Before that, Russo had seen his 1993 book “Nobody’s Fool” adapted into a film the following year. Coincidentally, both “Nobody’s Fool” and “Empire Falls” featured actor Paul Newman, who starred in the former and had his final live-action role in the latter.

“He [Newman] became the star actor of Nobody’s Fool and made it quite popular,” Shaw said. “Russo went to the staff and talked about Newman because the main character of the show was modeled after Russo’s father.”

“Empire Falls” was not the only HBO series based on a Russo novel. “Lucky Hank” was based on “Straight Man,” and focuses on battles within a fictional English department, which Russo has said was loosely based on his time at SIU.

“Lucky Hank” stars SIU alum Bob Odenkirk, who visited the university last semester to, among other things, promote the series.

These opportunities were the beginning of Russo’s second outlet where he began working on movies. Russo explained the differences between being a novelist and a screenwriter.

“The beauty of screenwriting is you don’t spend a lot of time explaining everything…I don’t have a good eye but I do have a good ear,” he said.

His visit began with a reception where people were given the opportunity to visit and speak with Russo before his talk took place.

At the end of the reception, everyone gathered into their seats to watch as Shaw and Russo sat down for a public discussion. Shaw asked Russo a series of questions about his career and his time spent at SIU.

Russo also discussed his new book “Somebody’s Fool” that he had published this year.

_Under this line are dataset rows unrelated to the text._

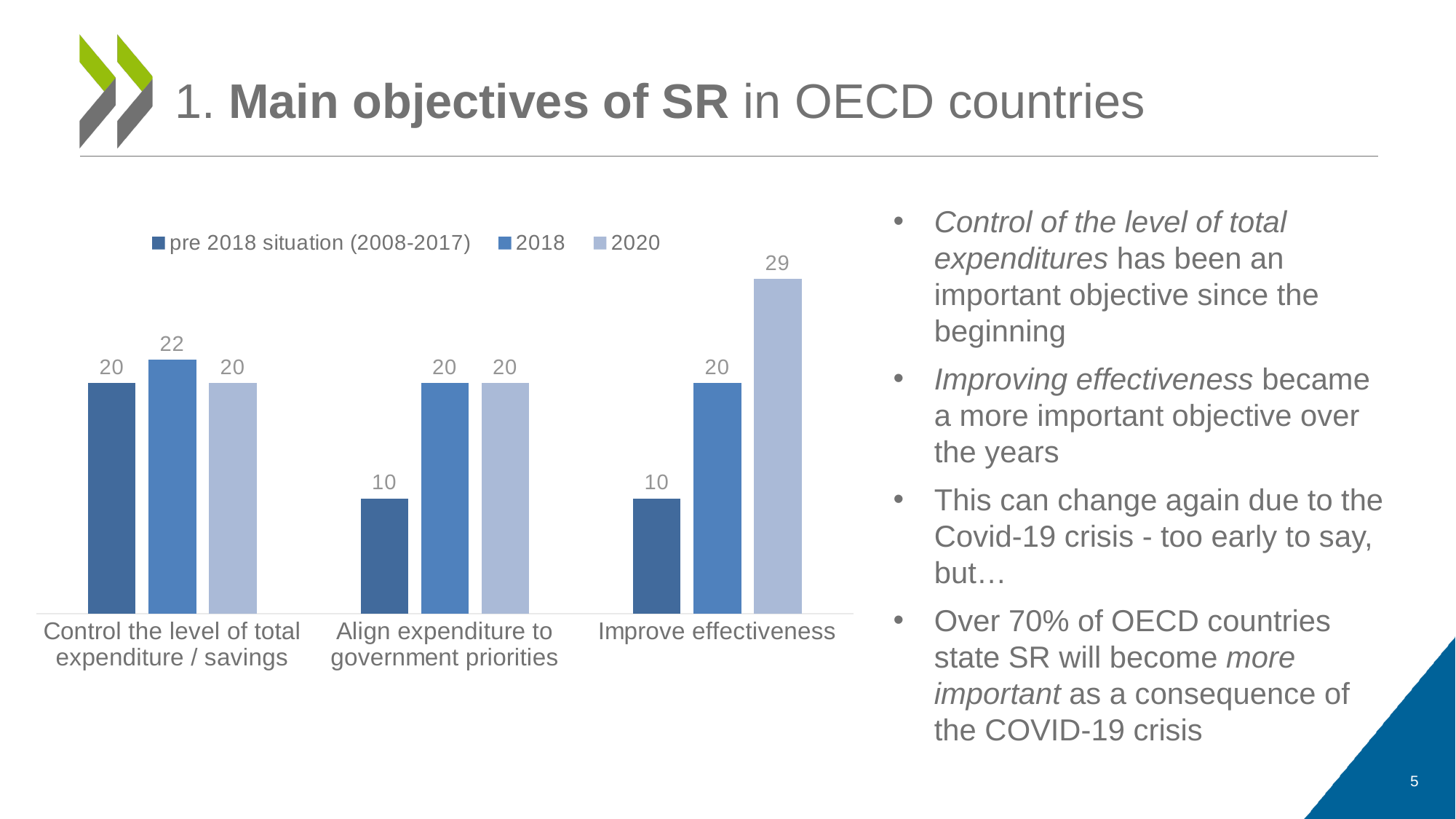
What is the 2018 value for Control the level of total expenditure / savings? 22 What is the 2020 value for Improve effectiveness? 29 What kind of chart is shown on the slide? Bar chart What is the pre 2018 situation (2008-2017) value for Align expenditure to government priorities? 10 Which is larger for Control the level of total expenditure / savings: the 2018 value or the 2020 value? 2018 Which category has the lowest 2018 value? Align expenditure to government priorities and Improve effectiveness (both 20) How many series does the legend list? 3 What is the difference between the 2020 and pre 2018 situation (2008-2017) values for Improve effectiveness? 19 Which category has the highest 2020 value? Improve effectiveness What is the first series listed in the legend? pre 2018 situation (2008-2017) Do the values for Improve effectiveness rise or fall from the pre 2018 situation to 2020? Rise How many categories are shown on the x axis? 3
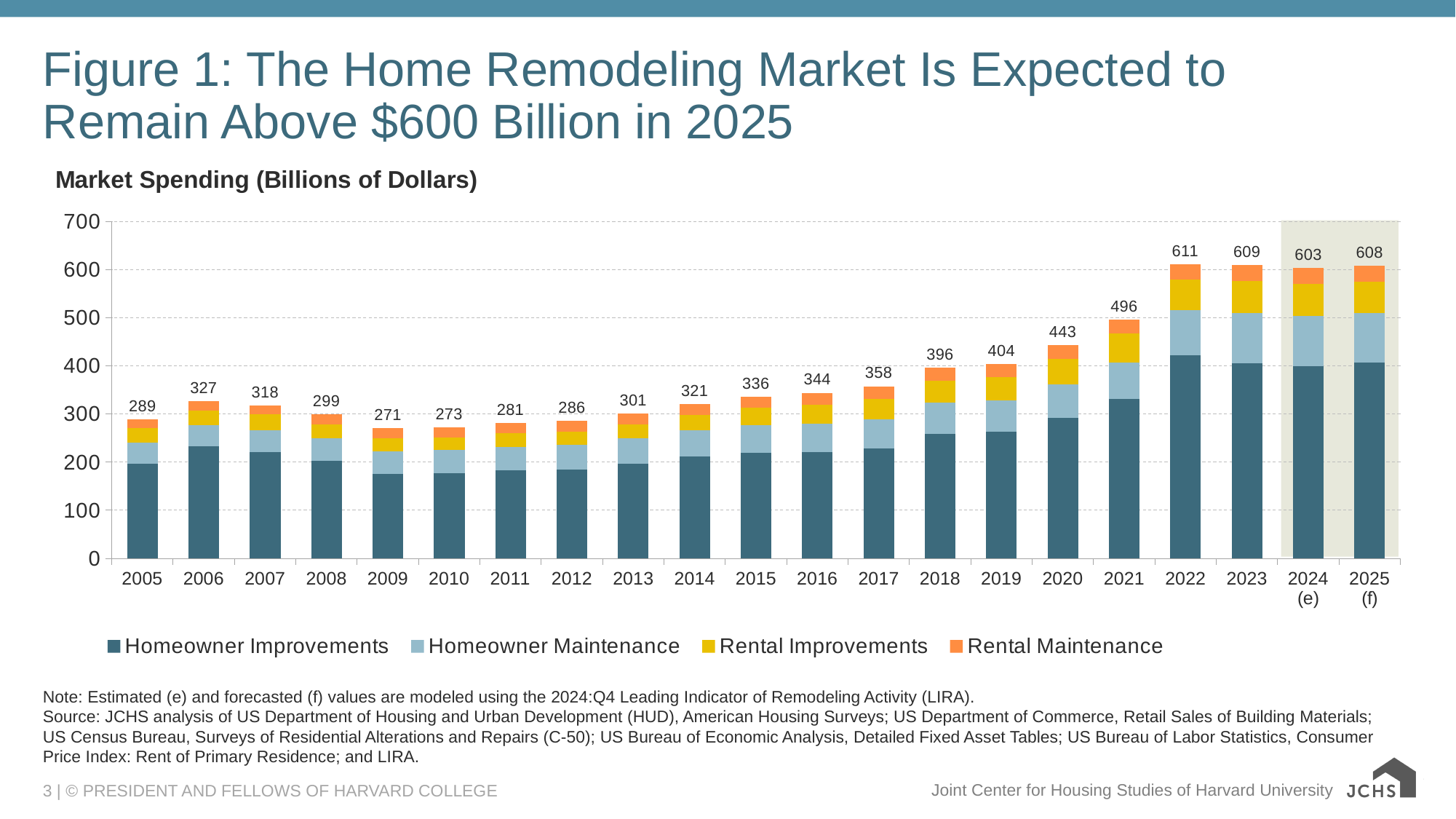
Do the total values rise or fall from 2009 to 2022? Rise What is the forecasted total market spending for 2025 (f)? 608 Which year has the lowest total market spending? 2009 What kind of chart is shown? Stacked bar chart What is the difference between the total for 2022 and the total for 2021? 115 Which year has the highest total market spending? 2022 Is the Homeowner Improvements value for 2022 greater or less than 400? greater How many years are shown on the x axis? 21 How many series does the legend list? 4 Which year has a larger total, 2006 or 2007? 2006 What is the total market spending shown for 2009? 271 What is the total market spending shown for 2022? 611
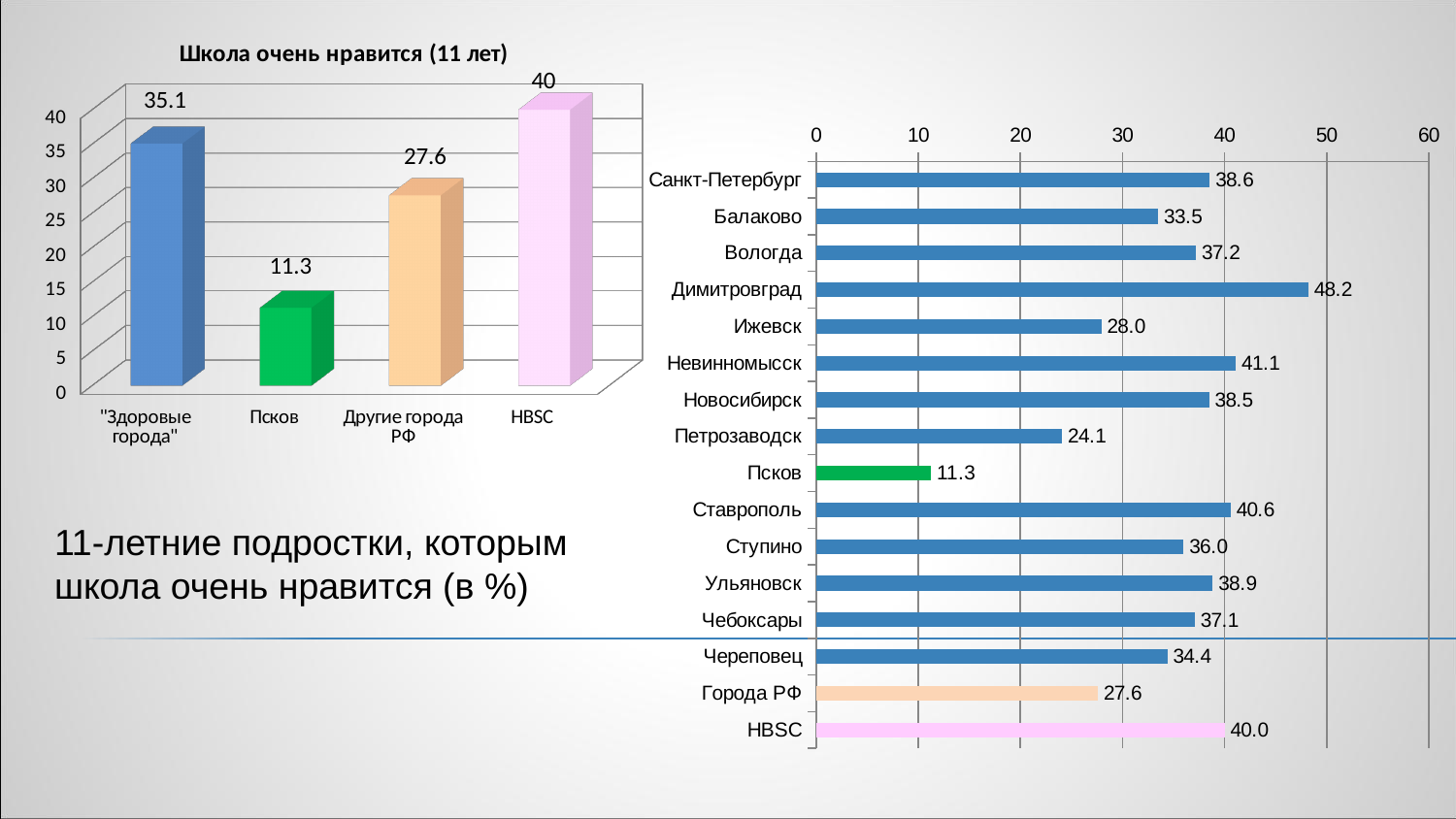
In the horizontal bar chart on the right, which city has the highest value? Димитровград In the left chart titled "Школа очень нравится (11 лет)", what is the difference between the HBSC value and the Псков value? 28.7 In the horizontal bar chart on the right, what is the value for Череповец? 34.4 What kind of chart is the chart on the right side of the slide? Bar chart In the horizontal bar chart on the right, which is larger: the value for Ставрополь or the value for Ступино? Ставрополь In the left chart titled "Школа очень нравится (11 лет)", how many bars are plotted? 4 In the left chart titled "Школа очень нравится (11 лет)", which category has the lowest value? Псков In the horizontal bar chart on the right, what is the value for Димитровград? 48.2 In the horizontal bar chart on the right, what is the difference between the values for Санкт-Петербург and Петрозаводск? 14.5 In the horizontal bar chart on the right, how many categories are plotted? 16 In the left chart titled "Школа очень нравится (11 лет)", what is the value for "Здоровые города"? 35.1 In the horizontal bar chart on the right, which category has the lowest value? Псков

He explained the element of comedy that he portrays in his writing.

“I never make anything funny, the world is a funny place,” he said.

After the series of questions between Shaw and Russo came to a close, time was left for attendees of the event to ask questions.

Since the event was based around Russo’s new novel, following the discussion everyone gathered for a book signing of the new book and any old ones fans brought to the event. This opportunity allowed people to get a one-on-one experience with Russo at the end of the evening.